- [JOB]: Pick out every line in the material below that contains the word "between", and copy each of those lines.

- [Records from a set of spatial questions]:
• • •
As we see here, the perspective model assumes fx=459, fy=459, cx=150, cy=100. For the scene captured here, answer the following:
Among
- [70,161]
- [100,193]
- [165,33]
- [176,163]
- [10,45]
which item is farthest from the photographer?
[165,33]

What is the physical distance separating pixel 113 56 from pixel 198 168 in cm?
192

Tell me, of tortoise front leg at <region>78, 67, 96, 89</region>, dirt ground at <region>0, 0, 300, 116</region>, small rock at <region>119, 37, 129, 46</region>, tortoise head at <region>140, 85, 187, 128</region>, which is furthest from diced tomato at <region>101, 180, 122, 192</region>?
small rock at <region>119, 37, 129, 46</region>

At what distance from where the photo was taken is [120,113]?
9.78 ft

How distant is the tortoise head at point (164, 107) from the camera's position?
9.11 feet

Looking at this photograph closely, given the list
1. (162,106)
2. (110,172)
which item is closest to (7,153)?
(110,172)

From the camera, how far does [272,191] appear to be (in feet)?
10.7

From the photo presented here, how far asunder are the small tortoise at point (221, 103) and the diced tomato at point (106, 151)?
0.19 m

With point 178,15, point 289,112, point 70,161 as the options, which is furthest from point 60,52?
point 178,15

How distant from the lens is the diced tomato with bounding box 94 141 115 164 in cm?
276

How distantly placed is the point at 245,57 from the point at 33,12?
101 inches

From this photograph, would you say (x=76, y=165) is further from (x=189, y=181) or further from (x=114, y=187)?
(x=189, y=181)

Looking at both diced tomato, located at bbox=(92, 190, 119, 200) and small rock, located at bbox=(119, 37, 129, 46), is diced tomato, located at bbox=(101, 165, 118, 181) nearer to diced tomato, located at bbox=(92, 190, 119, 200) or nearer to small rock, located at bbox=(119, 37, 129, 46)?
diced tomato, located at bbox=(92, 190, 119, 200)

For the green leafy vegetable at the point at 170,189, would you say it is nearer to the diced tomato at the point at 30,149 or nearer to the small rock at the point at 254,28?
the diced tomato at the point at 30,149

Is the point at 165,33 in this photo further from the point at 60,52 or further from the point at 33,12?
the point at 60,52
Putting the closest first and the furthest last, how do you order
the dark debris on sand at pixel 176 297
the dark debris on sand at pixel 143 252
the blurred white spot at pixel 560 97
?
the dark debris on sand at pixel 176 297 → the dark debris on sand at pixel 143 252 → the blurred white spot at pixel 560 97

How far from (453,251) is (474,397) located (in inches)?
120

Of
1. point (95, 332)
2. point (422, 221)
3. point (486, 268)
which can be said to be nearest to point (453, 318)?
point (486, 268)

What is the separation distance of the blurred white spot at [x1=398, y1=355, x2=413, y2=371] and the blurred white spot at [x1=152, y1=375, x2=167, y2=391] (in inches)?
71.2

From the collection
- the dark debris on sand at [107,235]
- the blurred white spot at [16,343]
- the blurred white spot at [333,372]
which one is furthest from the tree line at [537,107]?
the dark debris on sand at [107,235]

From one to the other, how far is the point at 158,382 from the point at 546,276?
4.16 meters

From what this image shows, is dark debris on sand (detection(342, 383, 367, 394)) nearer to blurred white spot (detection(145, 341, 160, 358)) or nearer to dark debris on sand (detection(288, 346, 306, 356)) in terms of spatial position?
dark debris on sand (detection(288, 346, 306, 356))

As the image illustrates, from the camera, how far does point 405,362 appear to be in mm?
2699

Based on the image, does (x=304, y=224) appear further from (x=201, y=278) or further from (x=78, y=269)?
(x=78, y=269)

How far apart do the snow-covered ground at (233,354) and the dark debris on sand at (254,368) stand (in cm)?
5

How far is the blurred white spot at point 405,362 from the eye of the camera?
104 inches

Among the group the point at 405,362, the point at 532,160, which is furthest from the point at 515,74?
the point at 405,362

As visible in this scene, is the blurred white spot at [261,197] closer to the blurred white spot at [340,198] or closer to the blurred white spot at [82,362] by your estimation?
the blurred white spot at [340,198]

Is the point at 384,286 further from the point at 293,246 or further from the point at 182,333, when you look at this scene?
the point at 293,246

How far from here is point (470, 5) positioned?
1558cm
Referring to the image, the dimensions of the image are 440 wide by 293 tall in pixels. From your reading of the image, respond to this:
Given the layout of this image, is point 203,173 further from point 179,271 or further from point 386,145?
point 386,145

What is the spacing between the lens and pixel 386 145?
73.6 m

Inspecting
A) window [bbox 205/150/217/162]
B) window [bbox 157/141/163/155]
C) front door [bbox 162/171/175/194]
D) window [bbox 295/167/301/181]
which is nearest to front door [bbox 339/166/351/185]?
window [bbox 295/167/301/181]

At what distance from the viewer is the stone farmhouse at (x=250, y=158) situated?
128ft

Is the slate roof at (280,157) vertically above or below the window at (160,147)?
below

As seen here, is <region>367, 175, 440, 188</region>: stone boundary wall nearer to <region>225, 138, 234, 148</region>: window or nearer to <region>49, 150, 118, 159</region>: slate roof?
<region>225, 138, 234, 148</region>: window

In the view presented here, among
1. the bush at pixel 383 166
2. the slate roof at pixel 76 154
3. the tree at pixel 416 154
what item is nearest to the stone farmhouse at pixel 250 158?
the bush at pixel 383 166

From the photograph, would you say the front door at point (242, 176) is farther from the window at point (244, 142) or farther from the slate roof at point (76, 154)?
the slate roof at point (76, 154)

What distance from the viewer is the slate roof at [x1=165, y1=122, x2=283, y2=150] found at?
• • •
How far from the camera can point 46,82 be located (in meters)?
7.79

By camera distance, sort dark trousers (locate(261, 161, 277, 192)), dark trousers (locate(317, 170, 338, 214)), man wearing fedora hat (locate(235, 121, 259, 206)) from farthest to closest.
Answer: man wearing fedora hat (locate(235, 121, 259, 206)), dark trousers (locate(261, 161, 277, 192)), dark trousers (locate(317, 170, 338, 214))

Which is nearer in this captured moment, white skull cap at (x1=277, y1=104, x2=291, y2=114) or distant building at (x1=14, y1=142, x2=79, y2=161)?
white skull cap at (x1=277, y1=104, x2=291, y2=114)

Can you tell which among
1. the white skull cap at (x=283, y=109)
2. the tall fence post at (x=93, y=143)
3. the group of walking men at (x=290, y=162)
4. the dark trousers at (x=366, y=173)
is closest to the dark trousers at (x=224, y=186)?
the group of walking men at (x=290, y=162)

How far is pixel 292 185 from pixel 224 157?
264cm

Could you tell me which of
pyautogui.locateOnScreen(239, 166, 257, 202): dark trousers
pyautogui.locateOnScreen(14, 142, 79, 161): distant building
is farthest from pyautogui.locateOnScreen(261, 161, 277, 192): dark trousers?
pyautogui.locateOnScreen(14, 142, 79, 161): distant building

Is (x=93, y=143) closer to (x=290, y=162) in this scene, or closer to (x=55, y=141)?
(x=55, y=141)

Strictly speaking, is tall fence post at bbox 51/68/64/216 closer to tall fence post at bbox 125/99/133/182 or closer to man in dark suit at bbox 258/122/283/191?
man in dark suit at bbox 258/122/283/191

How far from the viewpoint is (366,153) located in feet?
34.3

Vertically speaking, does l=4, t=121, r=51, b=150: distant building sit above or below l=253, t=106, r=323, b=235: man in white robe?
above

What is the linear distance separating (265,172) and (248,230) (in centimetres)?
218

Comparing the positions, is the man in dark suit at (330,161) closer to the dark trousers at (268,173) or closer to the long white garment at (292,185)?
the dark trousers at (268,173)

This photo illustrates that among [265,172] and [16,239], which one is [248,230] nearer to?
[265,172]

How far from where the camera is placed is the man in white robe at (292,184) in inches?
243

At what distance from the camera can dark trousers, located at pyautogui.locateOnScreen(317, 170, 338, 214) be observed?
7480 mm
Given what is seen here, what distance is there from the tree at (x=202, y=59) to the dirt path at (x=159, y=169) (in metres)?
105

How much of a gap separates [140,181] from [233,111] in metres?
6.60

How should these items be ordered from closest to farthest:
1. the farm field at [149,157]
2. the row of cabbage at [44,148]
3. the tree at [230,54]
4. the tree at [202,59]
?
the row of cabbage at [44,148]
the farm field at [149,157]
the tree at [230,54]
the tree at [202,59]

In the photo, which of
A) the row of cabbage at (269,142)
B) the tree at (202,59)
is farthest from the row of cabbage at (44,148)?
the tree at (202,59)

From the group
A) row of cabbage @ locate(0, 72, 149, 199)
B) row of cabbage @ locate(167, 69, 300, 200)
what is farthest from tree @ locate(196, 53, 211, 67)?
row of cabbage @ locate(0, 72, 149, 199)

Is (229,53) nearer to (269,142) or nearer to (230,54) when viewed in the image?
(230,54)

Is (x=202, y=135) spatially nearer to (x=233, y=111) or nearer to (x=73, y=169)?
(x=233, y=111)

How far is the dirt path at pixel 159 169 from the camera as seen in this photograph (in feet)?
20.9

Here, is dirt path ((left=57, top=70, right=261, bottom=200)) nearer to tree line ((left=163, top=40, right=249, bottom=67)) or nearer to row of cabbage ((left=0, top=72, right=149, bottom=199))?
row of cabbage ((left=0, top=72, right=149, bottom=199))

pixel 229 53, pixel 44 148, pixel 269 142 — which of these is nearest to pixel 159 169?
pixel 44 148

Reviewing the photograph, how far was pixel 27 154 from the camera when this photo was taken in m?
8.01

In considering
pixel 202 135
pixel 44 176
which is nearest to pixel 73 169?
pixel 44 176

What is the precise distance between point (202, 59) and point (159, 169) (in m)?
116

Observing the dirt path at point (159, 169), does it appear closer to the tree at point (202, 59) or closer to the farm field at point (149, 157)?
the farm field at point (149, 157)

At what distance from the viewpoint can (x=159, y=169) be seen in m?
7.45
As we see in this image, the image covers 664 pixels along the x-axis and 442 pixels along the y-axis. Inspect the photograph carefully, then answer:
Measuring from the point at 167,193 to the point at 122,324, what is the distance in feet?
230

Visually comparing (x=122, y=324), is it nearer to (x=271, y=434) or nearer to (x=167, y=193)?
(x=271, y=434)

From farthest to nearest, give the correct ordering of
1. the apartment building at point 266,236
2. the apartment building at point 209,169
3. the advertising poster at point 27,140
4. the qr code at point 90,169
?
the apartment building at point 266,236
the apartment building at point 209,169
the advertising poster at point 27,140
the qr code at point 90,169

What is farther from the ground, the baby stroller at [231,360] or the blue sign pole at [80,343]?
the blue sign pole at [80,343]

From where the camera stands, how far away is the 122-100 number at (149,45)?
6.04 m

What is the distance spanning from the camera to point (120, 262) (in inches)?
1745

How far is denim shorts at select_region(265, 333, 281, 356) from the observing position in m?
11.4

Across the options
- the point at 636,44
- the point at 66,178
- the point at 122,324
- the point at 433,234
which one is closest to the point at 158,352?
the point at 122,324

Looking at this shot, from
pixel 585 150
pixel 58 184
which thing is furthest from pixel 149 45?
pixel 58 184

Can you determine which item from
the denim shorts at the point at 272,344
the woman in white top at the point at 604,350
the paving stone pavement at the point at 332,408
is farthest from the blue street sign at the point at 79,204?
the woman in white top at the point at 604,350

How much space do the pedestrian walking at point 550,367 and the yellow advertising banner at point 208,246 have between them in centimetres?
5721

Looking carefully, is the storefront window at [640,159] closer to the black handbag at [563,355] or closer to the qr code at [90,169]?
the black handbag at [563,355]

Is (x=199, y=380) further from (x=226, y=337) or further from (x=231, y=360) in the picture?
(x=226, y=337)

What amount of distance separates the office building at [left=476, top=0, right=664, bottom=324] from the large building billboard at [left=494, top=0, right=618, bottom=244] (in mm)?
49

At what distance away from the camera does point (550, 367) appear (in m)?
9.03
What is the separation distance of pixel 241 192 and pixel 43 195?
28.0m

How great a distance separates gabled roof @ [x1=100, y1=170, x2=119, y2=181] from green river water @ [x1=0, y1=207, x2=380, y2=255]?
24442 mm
• • •
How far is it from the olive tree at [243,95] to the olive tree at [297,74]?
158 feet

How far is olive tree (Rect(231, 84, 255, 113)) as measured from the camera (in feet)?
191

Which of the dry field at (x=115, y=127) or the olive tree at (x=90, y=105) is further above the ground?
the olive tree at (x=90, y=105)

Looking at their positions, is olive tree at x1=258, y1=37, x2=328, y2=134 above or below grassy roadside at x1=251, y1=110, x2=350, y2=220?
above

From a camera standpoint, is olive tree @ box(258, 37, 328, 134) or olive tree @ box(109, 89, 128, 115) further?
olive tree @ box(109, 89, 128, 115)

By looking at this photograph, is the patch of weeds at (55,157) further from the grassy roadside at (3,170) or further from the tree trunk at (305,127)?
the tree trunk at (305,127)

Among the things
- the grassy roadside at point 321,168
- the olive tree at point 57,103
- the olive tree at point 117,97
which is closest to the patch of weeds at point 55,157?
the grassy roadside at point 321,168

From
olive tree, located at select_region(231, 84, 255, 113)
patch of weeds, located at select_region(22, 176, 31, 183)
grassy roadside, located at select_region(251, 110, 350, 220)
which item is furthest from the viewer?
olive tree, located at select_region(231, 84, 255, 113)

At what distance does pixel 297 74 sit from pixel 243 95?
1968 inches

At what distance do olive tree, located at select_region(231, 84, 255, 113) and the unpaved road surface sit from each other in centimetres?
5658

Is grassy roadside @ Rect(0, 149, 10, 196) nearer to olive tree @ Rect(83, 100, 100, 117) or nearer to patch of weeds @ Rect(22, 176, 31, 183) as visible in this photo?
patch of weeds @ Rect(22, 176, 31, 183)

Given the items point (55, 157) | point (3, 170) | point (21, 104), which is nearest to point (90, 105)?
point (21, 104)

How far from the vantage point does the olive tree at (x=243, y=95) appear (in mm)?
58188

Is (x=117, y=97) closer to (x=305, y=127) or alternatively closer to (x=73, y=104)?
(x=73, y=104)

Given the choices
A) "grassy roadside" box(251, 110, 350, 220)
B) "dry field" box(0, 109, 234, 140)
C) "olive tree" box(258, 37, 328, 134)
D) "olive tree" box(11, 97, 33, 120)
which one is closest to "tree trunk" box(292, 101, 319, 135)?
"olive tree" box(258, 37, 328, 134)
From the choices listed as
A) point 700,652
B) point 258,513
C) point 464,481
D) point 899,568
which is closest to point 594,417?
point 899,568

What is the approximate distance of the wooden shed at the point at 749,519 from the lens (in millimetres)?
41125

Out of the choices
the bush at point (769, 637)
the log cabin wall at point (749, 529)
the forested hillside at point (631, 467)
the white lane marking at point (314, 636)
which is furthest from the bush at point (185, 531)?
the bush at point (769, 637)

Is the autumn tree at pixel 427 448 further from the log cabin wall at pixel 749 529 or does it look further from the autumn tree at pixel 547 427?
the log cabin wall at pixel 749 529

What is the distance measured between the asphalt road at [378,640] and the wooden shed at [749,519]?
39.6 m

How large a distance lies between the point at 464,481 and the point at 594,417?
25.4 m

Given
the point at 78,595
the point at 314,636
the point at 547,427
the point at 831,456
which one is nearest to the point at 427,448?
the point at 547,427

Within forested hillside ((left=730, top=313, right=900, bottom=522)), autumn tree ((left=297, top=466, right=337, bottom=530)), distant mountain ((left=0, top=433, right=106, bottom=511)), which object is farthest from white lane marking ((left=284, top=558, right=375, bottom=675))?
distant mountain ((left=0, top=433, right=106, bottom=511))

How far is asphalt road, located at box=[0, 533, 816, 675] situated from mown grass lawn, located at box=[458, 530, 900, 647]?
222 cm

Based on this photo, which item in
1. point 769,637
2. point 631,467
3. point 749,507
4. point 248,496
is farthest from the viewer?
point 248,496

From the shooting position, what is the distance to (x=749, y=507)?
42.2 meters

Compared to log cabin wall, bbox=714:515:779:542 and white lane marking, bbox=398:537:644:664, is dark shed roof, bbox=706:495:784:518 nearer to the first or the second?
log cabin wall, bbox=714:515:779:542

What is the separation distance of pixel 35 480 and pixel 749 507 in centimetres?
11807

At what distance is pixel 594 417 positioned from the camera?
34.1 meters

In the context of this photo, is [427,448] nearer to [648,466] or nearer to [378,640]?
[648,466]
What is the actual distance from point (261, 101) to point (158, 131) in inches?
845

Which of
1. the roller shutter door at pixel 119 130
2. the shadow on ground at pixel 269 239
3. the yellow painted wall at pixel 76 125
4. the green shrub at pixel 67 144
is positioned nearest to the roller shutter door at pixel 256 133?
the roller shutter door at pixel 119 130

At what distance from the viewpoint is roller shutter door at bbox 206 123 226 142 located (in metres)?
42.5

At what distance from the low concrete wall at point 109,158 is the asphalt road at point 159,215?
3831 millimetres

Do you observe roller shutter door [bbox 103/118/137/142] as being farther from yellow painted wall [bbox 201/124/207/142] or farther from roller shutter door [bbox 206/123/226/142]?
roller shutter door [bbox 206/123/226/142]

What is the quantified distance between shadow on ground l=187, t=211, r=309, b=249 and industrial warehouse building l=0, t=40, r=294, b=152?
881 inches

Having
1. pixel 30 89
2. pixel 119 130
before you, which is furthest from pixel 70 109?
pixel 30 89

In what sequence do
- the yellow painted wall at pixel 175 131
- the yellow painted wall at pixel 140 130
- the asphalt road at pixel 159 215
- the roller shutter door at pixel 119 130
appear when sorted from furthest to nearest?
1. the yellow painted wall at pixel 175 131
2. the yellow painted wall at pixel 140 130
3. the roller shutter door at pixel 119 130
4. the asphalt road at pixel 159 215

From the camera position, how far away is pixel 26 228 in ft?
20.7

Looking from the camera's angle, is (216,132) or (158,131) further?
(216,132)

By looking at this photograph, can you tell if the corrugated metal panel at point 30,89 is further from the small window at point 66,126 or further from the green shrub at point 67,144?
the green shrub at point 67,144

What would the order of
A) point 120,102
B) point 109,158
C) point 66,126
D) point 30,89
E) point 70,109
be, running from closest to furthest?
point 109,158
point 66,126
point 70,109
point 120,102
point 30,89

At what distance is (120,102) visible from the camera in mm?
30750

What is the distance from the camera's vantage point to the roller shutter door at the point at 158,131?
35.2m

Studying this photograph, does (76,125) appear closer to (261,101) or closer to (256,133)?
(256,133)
• • •
- [ANSWER TO THIS PROBLEM]:
What is the spacing between the lens and pixel 386 145?
What is the precise distance between point (202, 59) and point (159, 169) (in m)?
How much space do the pedestrian walking at point 550,367 and the yellow advertising banner at point 208,246 have between them in centimetres?
What is the distance measured between the asphalt road at [378,640] and the wooden shed at [749,519]?
How large a distance lies between the point at 464,481 and the point at 594,417?
What is the quantified distance between shadow on ground l=187, t=211, r=309, b=249 and industrial warehouse building l=0, t=40, r=294, b=152?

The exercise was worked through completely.